つらい経験を思いだすことなく、無意識のうちに恐怖記憶を消去できるニューロフィードバック技術を開発

(2016/11/22、国立研究開発法人情報通信研究機構(NICT)プレスリリース)

●恐怖記憶を和らげるには、恐怖の対象(例えば、自動車事故に関連する赤い車)を繰り返し見せたり、あるいはイメージさせる手法が最も効果的です。しかし、そうした手法自体がストレスになる場合があります。

●本研究では、恐怖対象への暴露によるストレスを回避すべく、最先端のニューロフィードバック技術(Decoded Neurofeedback, DecNef)を応用し、被験者が無自覚のうちに恐怖記憶を消去することに成功しました。

●具体的には、スパース機械学習アルゴリズムを用い、視覚野に恐怖記憶の対象を表す空間的脳活動パターンを検出する毎に、被験者に報酬を与える訓練により、恐怖記憶の対象への恐怖反応を緩和することができました。

株式会社国際電気通信基礎技術研究所(ATR)・脳情報通信総合研究所、NICT 脳情報通信融合研究センター(CiNet)、カリフォルニア州立大学ロサンゼルス校、ケンブリッジ大学などのグループは、被験者につらい経験を思いださせることなく、記憶によって引き起こされる恐怖反応を弱める技術を開発したそうです。

強い恐怖を伴う記憶は、忘れることが難しく人を苦しめることがあります。例えば、赤い車に衝突された場合、赤い車を見るたびに恐怖がよみがえってしまうかもしれません。また、そうした恐怖記憶は、トラウマとなり、心的外傷後ストレス障害(PTSD)の発症に繋がる可能性もあります。

退役軍人(帰還兵や退役兵)や戦争に取材に行ったジャーナリスト、震災などの体験や火事・事故・暴力・犯罪被害などを体験した人に
PTSDの症状が現れているとニュースなどで聞いたことがある人も多いのではないでしょうか。

PTSD|厚生労働省

PTSD(Post Traumatic Stress Disorder :心的外傷後ストレス障害)は、強烈なショック体験、強い精神的ストレスが、こころのダメージとなって、時間がたってからも、その経験に対して強い恐怖を感じるものです。

→ 保存済みの記録:
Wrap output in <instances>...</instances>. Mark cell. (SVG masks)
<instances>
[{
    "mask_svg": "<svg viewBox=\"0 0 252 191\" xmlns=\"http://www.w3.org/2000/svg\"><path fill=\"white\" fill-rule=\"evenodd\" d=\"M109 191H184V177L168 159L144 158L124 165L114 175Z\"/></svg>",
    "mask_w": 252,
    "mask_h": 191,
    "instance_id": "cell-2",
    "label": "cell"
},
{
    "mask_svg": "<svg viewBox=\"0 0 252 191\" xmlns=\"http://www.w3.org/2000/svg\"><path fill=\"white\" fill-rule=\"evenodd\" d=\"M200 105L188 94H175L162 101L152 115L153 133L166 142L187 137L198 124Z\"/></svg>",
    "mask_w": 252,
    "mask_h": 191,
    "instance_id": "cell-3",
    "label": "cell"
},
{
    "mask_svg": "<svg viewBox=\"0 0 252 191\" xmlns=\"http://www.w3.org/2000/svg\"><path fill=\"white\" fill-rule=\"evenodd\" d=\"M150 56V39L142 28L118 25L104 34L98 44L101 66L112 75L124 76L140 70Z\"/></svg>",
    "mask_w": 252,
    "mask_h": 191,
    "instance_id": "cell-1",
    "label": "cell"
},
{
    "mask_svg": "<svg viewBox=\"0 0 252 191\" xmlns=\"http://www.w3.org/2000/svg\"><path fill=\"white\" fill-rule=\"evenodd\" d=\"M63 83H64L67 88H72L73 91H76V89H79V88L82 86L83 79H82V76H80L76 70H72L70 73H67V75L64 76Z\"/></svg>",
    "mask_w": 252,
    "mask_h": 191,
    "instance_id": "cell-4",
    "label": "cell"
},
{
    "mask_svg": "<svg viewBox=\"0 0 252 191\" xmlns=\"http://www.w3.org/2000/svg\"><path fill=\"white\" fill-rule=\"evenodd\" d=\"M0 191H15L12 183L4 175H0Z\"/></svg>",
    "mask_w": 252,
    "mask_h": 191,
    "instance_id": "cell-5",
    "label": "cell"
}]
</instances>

→ 実施事項 1: 恐怖記憶を消去する技術についての本文のうち、「(2016/11/22、国立」から「も多いのではないでしょうか。」までの部分を、「赤い車」を「青い車」に置き換えて書き直してください。
→ 実施事項 2: 恐怖記憶を消去する技術についての本文によれば、この研究でニューロフィードバック技術が応用されたのはなぜですか。1〜3文で説明してください。
→ 実施事項 3: 恐怖記憶を消去する技術についての本文を、最後の文の後から書き継いでください。
記録はここでは用いません。

→ 出力結果 1:
(2016/11/22、国立研究開発法人情報通信研究機構(NICT)プレスリリース)

●恐怖記憶を和らげるには、恐怖の対象(例えば、自動車事故に関連する青い車)を繰り返し見せたり、あるいはイメージさせる手法が最も効果的です。しかし、そうした手法自体がストレスになる場合があります。

●本研究では、恐怖対象への暴露によるストレスを回避すべく、最先端のニューロフィードバック技術(Decoded Neurofeedback, DecNef)を応用し、被験者が無自覚のうちに恐怖記憶を消去することに成功しました。

●具体的には、スパース機械学習アルゴリズムを用い、視覚野に恐怖記憶の対象を表す空間的脳活動パターンを検出する毎に、被験者に報酬を与える訓練により、恐怖記憶の対象への恐怖反応を緩和することができました。

株式会社国際電気通信基礎技術研究所(ATR)・脳情報通信総合研究所、NICT 脳情報通信融合研究センター(CiNet)、カリフォルニア州立大学ロサンゼルス校、ケンブリッジ大学などのグループは、被験者につらい経験を思いださせることなく、記憶によって引き起こされる恐怖反応を弱める技術を開発したそうです。

強い恐怖を伴う記憶は、忘れることが難しく人を苦しめることがあります。例えば、青い車に衝突された場合、青い車を見るたびに恐怖がよみがえってしまうかもしれません。また、そうした恐怖記憶は、トラウマとなり、心的外傷後ストレス障害(PTSD)の発症に繋がる可能性もあります。

退役軍人(帰還兵や退役兵)や戦争に取材に行ったジャーナリスト、震災などの体験や火事・事故・暴力・犯罪被害などを体験した人に
PTSDの症状が現れているとニュースなどで聞いたことがある人も多いのではないでしょうか。

→ 出力結果 2: 恐怖記憶を和らげるには、恐怖の対象を繰り返し見せたりイメージさせたりする手法が最も効果的です。しかし、その手法自体がストレスになる場合があります。そこで、恐怖対象への暴露によるストレスを回避するために、ニューロフィードバック技術(DecNef)が応用されました。

→ 出力結果 3:
震災などの自然災害、火事、事故、暴力や犯罪被害などが原因になるといわれています。

突然、怖い体験を思い出す、不安や緊張が続く、めまいや頭痛がある、眠れないといった症状が出てきます。

PTSDの症状としては、突然怖い体験を思い出す、不安や緊張が続く、めまいや頭痛がある、眠れないなどの症状があり、ストレスとなる出来事を経験してからすぐに起こるわけではなく、数週間後、場合によっては何年たってから症状が出ることもあるそうです。

心的外傷後ストレス障害(PTSD)の原因となる恐怖記憶を和らげる方法としては現在では次のような方法がとられているそうです。

恐怖記憶を和らげる従来法の一つは、恐怖対象(赤い車)を繰り返し見せる、あるいはイメージさせるという手法です。この手法は、とても効果的ですが、それ自体がストレスになりえます。

恐怖記憶を和らげる方法としては効果的なのだそうですが、場合によっては被験者にストレスを与えてしまう可能性もある手法なのだそうです。

そこで研究チームが「恐怖記憶を和らげる効果は保持したまま、その過程におけるストレスを緩和することはできないのか?」ということを考え、開発したのが、恐怖の対象を直接見せることなく、被験者が無自覚のうちに恐怖反応を和らげる技術です。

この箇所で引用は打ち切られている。